### Assigned task 1
Write out the passage of the Halloween forum thread from "# Anyone tired" up to and including "(Oct 7, 2006)".
### Assigned task 2
Continue the forum thread about tiring of Halloween by October 31st from the point where it ends.

### Document text
——————————
# Anyone tired of Halloween by October 31st?



## artsymom83 (Jul 22, 2008)

I hope I don't get stoned by talking like this, but does anyone get tired of Halloween by the time October 31st rolls around? I mean, I absolutely LOVE preparing for three months ahead of time, but by the actual date the fun has kind of worn out. KIND OF! I guess what I am saying is, do any of you miss celebrating Halloween by just carving pumpkins and simply hanging up a paper skeleton? I guess it's how I remember it as a kid... half of me wished I could get back to the basics of Halloween and just enjoy it that one day out of the year, but the other half has to go all out too. Does that even make any sense? Just curious if other Halloween lovers feel the same way. I know Halloween is wonderful, but is it still "magical" like it was when you were younger? Or is it better now? :jol:


----------



## pyro (Oct 7, 2006)
——————————
### Dataset excerpt
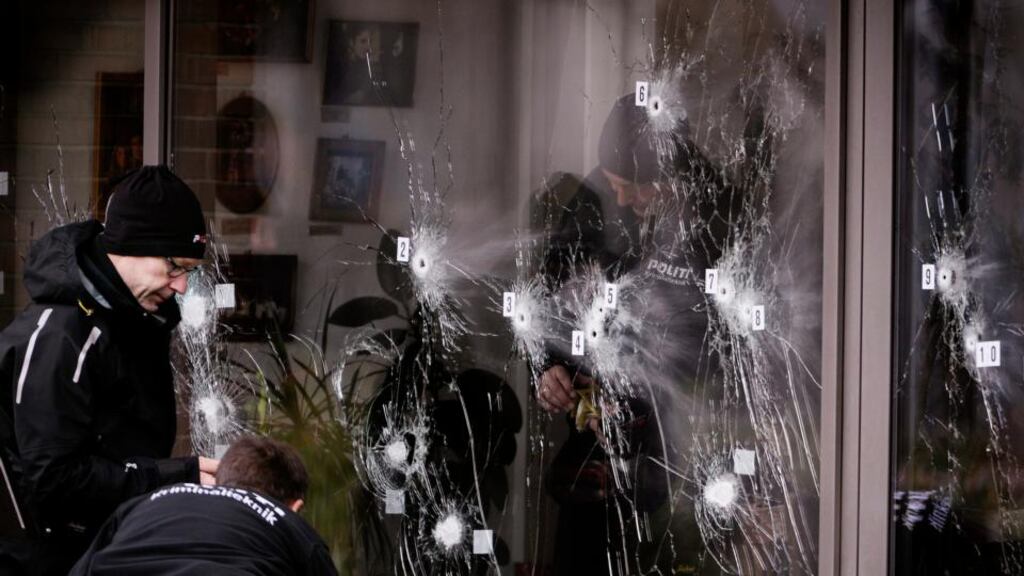 Police forensics inspect bullet holes in the door of Krudttoenden cafe where the terrorist attack started in Copenhagen. Photograph: LIselotte Sabroe/Denmark Out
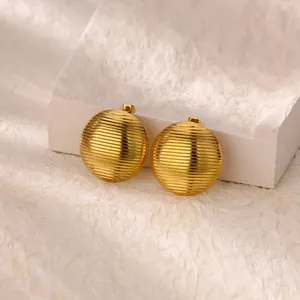 Macro detail of gold-plated camellia flower stud earrings with wavy texture on stone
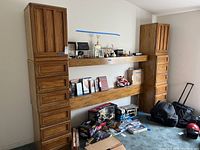 Full view of wooden headboard against wall with two side cabinets and horizontal shelves above several boxes and items on the floor.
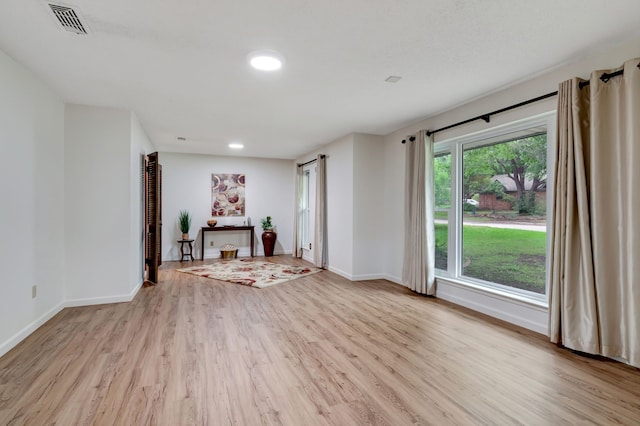1806 Elm Crest Dr, Arlington, TX 76012 - unfurnished living room featuring light wood-type flooring, baseboards, and recessed lighting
——————————
### Result 1
# Anyone tired of Halloween by October 31st?



## artsymom83 (Jul 22, 2008)

I hope I don't get stoned by talking like this, but does anyone get tired of Halloween by the time October 31st rolls around? I mean, I absolutely LOVE preparing for three months ahead of time, but by the actual date the fun has kind of worn out. KIND OF! I guess what I am saying is, do any of you miss celebrating Halloween by just carving pumpkins and simply hanging up a paper skeleton? I guess it's how I remember it as a kid... half of me wished I could get back to the basics of Halloween and just enjoy it that one day out of the year, but the other half has to go all out too. Does that even make any sense? Just curious if other Halloween lovers feel the same way. I know Halloween is wonderful, but is it still "magical" like it was when you were younger? Or is it better now? :jol:


----------



## pyro (Oct 7, 2006)

### Result 2
wow you only prepare in 3 months--what do you do the other 9 months


----------



## HauntedHacienda (Sep 16, 2008)

By the Big Day, I am usually making final Preparations, seeing to last minute details, getting into my Costume and seeing to early ToT's.
The Big Day actually energizes me to get into Christmas, my 2nd Favorite Decorating Holiday behind Halloween.


----------



## HalloweenZombie (Jul 22, 2007)

I know what you mean. By 11:30 PM on October 31st I'm kinda of sick of Halloween. But by November 1st I'm energized and planning for next Halloween. That half an hour is a bummer though.


----------



## Daddy's Little Corpse (Sep 7, 2006)

Ask me again at 10 or 11 Halloween night when I'm taking down everything I spent the whole day putting up.


----------



## Frighteners Entertainment (Jan 24, 2006)

Depends on the year....though halloween for me is pretty done by Oct 27th.


----------



## HauntCast (Jul 25, 2008)

To answer your question, Hell NO! 
I think you just have to pace yourself. This year I got started earlier than usually do. I'm almost finished with everything I had planned for this year. I'm used to rushing to get everything done on time and getting a little stressed. No matter how much it takes out of me a few days before Halloween I get re-energized and when the big day comes it is al worth it.


----------



## mattie (Sep 16, 2008)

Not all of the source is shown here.